Por Serge Deruette[2]

Traducido del francés por Luis Martínez Andrade

 

 

 

            Un imperativo de la propaganda mediática es que teniendo acceso al escenario no se puede ir impunemente a contra-corriente de las ideas dominantes. Michel Onfray quizá en algún momento parecía ser la excepción pues haciendo del ateísmo su “changarrito” atrajo las miradas a un pensamiento que tan sólo hace una década había sido ocultado por los líderes de  de opinión. Allí radica su incontestable mérito. Un mérito que sin embargo acarrea riesgos.

            Si bien Onfray contribuyó a la difusión del nombre de Jean Meslier –el verdadero fundador del ateísmo y del materialismo filosófico– lo hizo de tal manera que borró el comunismo revolucionario hundiéndolo en un ateísmo “donde todo-cabe”. Relegado al rango de curiosidad intelectual, el meslierismo está así condenado a teñir con la originalidad popular las formas aristocráticas y burguesas del ateísmo, incluso, a las reaccionarias, por ejemplo, aquella proto-fascista como la de Nietzsche. Éste último, favorito de Onfray quien además lo ha promovido para estar a la moda cayendo en una aberrante interpretación de “izquierda”[3].

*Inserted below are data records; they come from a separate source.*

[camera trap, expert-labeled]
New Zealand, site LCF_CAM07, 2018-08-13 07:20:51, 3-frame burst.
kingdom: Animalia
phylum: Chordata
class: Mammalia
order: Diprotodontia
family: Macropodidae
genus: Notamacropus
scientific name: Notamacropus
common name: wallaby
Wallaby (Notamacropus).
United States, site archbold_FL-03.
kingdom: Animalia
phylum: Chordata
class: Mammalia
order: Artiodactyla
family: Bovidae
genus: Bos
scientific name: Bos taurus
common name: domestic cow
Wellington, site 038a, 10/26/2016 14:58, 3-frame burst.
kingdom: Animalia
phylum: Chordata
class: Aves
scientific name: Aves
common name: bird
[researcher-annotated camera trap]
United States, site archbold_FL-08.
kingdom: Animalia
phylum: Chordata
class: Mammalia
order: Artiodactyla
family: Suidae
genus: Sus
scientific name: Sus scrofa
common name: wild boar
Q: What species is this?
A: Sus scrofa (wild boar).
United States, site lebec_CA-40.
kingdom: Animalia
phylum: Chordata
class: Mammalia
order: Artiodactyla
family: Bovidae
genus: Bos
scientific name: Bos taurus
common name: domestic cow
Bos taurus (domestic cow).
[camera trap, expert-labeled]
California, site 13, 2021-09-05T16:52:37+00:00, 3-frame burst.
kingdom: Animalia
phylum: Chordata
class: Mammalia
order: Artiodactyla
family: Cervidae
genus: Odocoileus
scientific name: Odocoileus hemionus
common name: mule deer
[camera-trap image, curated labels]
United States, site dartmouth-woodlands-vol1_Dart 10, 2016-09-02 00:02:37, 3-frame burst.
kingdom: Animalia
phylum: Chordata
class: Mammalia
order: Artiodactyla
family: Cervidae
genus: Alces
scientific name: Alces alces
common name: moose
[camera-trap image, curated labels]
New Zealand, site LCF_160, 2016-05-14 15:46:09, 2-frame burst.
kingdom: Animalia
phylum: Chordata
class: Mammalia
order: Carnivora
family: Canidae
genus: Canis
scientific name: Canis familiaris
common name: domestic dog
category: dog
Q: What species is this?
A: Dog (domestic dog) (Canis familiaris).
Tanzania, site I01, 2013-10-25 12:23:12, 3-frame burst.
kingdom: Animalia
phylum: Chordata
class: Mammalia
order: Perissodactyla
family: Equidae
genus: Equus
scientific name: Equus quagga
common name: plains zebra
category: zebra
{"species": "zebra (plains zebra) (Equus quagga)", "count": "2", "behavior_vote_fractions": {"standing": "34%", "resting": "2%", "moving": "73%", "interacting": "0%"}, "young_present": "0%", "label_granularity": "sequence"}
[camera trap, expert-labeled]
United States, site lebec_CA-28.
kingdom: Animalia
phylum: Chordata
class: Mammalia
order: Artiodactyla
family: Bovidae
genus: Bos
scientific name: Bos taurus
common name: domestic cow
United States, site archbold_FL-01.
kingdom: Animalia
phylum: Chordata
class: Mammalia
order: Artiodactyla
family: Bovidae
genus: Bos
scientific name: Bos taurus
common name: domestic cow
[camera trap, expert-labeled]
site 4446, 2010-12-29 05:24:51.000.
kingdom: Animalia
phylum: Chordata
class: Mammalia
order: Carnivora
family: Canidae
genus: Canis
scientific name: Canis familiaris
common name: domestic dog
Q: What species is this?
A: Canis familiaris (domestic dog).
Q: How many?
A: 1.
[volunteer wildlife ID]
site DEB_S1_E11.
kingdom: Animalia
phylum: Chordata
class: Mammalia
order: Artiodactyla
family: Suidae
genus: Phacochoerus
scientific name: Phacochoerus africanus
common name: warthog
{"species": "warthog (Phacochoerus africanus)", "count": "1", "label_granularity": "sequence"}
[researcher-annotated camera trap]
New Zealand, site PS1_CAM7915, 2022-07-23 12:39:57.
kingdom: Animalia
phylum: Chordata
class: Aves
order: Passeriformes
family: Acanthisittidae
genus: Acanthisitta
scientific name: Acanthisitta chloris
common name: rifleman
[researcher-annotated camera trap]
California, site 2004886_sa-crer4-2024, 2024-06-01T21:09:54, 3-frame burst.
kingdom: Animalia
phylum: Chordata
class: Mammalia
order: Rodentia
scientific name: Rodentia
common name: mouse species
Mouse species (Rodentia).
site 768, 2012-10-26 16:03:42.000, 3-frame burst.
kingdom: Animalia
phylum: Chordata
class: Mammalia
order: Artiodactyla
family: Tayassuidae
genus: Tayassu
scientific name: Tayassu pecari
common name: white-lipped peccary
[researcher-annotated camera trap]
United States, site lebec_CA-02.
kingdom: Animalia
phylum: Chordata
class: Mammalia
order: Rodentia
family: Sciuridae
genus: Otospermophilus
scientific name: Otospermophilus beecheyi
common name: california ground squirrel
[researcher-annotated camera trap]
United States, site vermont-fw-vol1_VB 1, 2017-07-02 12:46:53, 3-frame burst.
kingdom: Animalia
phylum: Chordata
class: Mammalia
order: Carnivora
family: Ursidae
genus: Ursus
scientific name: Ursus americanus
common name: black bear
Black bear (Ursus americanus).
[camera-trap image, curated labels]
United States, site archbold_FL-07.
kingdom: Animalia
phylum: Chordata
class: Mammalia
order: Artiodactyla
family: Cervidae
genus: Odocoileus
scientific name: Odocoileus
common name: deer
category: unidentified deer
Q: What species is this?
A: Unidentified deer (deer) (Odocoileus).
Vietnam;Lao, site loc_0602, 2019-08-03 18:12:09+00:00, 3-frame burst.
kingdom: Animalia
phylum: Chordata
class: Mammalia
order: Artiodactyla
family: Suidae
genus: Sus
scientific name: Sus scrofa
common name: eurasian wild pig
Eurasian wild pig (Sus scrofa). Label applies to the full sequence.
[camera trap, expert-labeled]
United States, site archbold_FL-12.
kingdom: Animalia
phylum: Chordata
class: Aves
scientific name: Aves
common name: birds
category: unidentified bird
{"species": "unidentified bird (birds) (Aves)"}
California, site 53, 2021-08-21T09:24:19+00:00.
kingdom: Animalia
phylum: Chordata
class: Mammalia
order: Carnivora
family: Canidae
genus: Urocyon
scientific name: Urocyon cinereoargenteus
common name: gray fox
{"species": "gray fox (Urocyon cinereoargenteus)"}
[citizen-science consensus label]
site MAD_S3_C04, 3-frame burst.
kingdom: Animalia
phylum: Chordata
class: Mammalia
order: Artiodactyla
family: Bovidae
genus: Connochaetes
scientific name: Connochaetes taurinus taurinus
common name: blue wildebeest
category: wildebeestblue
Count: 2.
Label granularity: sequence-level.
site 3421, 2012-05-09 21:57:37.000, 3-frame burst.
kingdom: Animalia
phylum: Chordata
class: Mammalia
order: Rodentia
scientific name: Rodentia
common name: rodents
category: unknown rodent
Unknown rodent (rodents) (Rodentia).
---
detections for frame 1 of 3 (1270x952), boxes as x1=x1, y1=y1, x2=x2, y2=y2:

Confusión e inversión de los valores que parece estar a tono con el clima ideológico actual en general y con Onfray en particular. Los puntos de vista, los más conservadores se convierten en ideas progresistas. Las opiniones, las más radicales, como el ateísmo concebido como un pensamiento liberador de las masas y para las masas es admitido en la medida que su carácter subversivo sea disminuido y negado. Fortaleciendo dicho clima ideológico, Onfray se inscribe perfectamente en la corriente intelectual posmoderna, aquella de la pérdida de sentido, del sentido de la historia y del sentido social.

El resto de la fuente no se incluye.